**EXERCISE BRIEF**: Which lines of the data include the string "United"? List them all.

Records from a data source:

################

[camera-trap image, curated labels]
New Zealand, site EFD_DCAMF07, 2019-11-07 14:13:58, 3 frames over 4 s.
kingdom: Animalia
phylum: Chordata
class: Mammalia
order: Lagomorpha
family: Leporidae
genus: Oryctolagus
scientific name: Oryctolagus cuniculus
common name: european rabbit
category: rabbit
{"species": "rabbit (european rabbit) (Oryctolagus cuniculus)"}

################

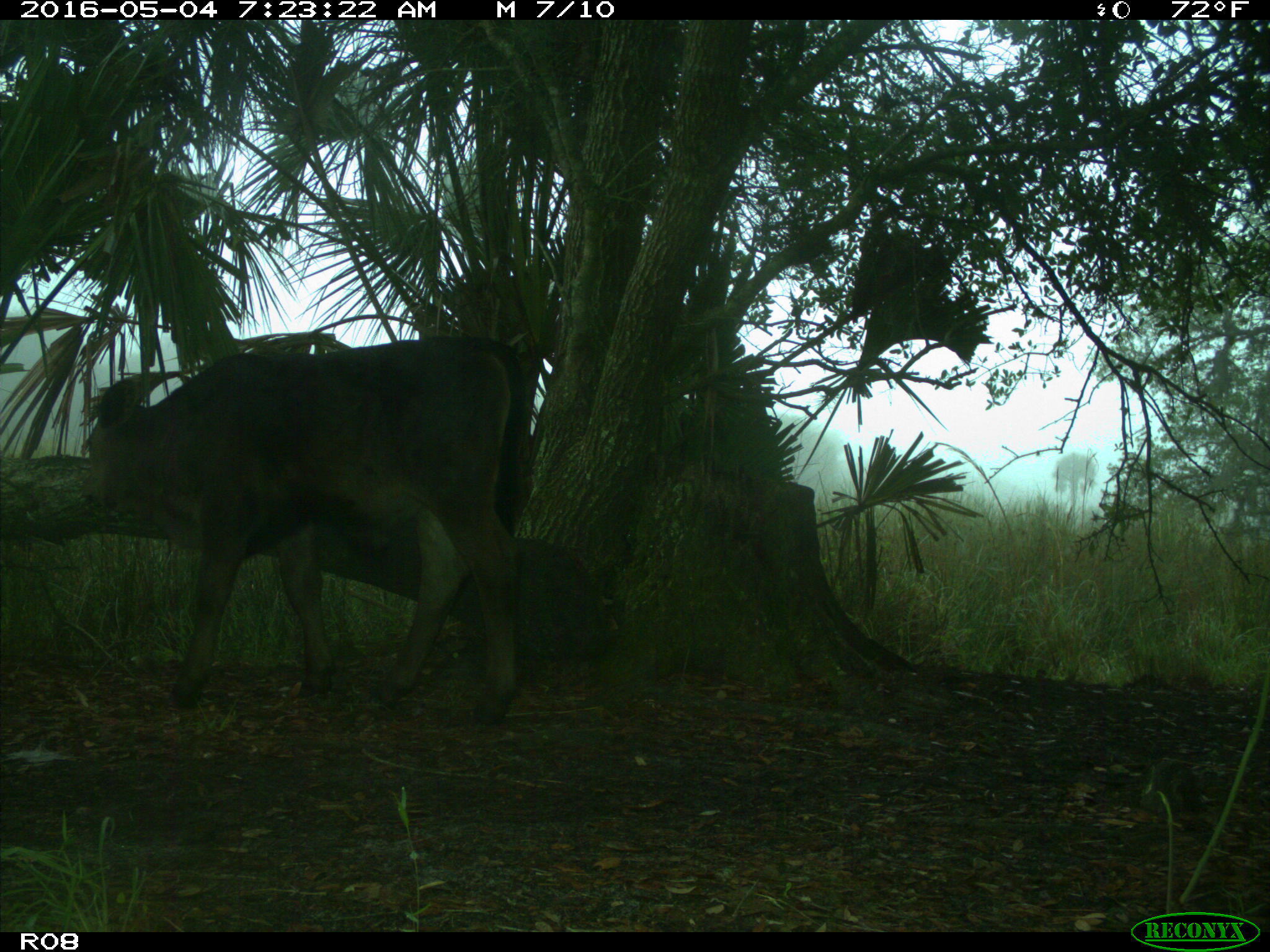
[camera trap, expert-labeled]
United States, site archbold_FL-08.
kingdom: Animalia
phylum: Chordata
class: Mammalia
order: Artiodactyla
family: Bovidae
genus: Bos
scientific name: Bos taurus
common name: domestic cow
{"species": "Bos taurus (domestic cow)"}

################

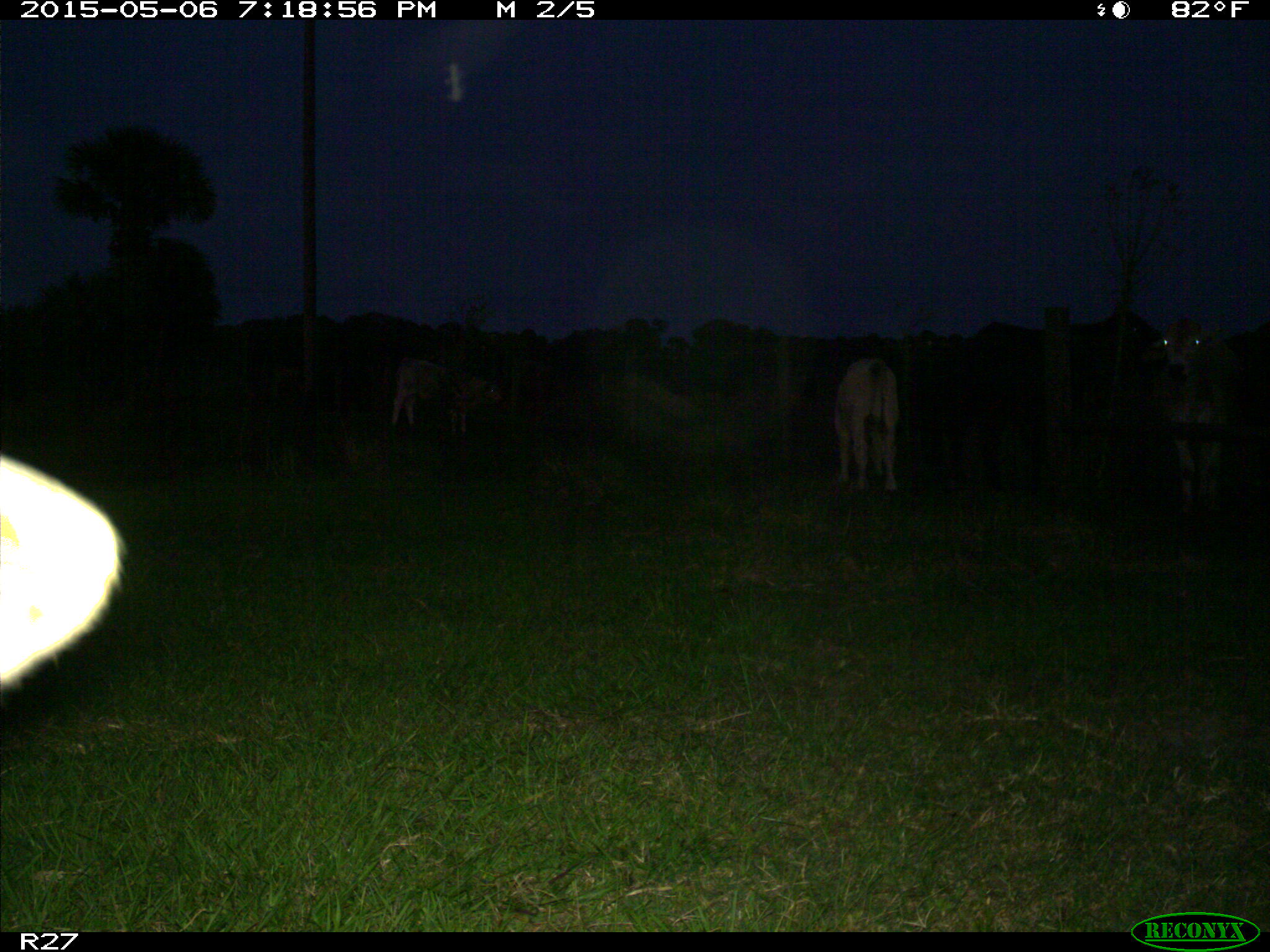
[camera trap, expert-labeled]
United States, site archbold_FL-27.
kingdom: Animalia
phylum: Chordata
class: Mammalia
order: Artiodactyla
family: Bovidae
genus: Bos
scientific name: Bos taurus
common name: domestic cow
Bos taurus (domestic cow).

################

**ANSWER FOR THE TASK**:
United States, site archbold_FL-08.
United States, site archbold_FL-27.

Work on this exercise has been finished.